■ **Required work**: Below is a set of records, and all of them should be retyped exactly, minus the pictures.
——
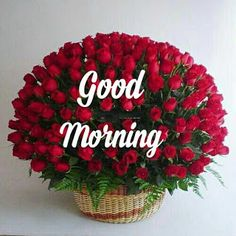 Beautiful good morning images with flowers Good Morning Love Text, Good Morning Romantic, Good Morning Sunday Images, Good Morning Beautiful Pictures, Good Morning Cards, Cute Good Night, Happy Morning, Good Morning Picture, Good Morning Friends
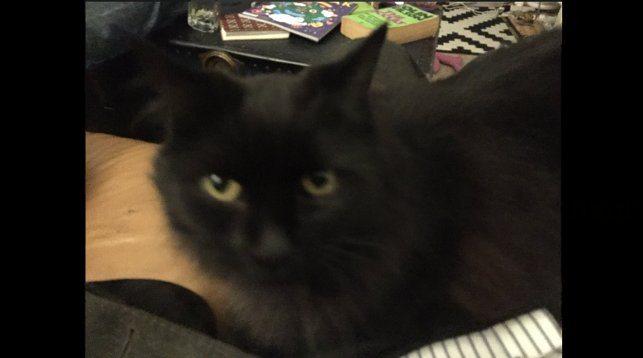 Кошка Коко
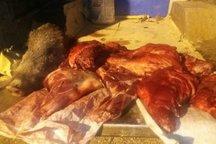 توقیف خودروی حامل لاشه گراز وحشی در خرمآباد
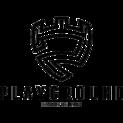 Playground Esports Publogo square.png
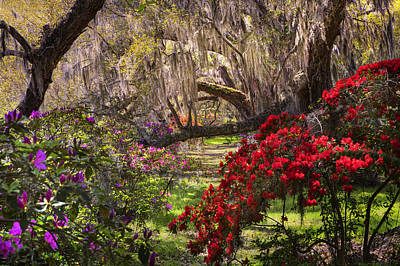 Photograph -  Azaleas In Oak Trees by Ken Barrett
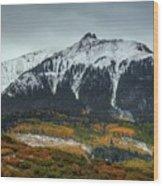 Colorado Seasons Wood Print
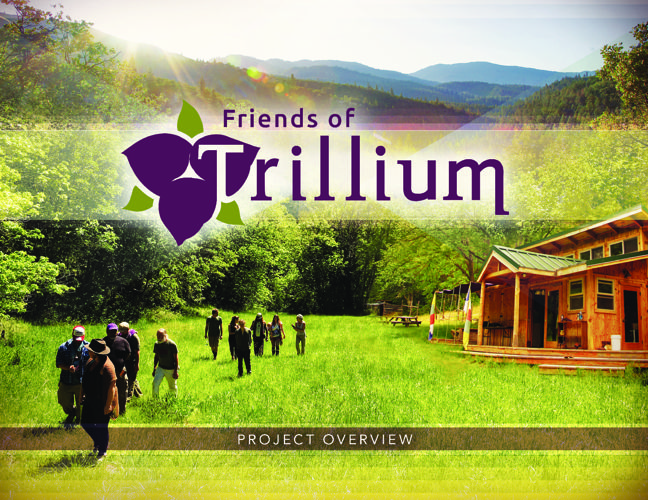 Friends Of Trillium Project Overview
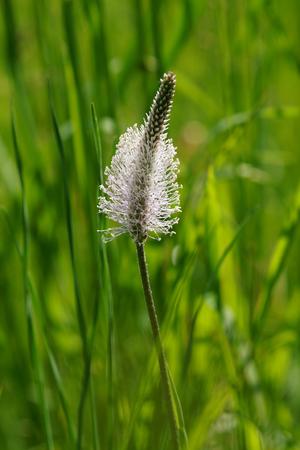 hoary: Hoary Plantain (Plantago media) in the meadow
——
■ **Solution for this task**:
 Beautiful good morning images with flowers Good Morning Love Text, Good Morning Romantic, Good Morning Sunday Images, Good Morning Beautiful Pictures, Good Morning Cards, Cute Good Night, Happy Morning, Good Morning Picture, Good Morning Friends
 Кошка Коко
 توقیف خودروی حامل لاشه گراز وحشی در خرمآباد
 Playground Esports Publogo square.png
 Photograph -  Azaleas In Oak Trees by Ken Barrett
 Colorado Seasons Wood Print
 Friends Of Trillium Project Overview
 hoary: Hoary Plantain (Plantago media) in the meadow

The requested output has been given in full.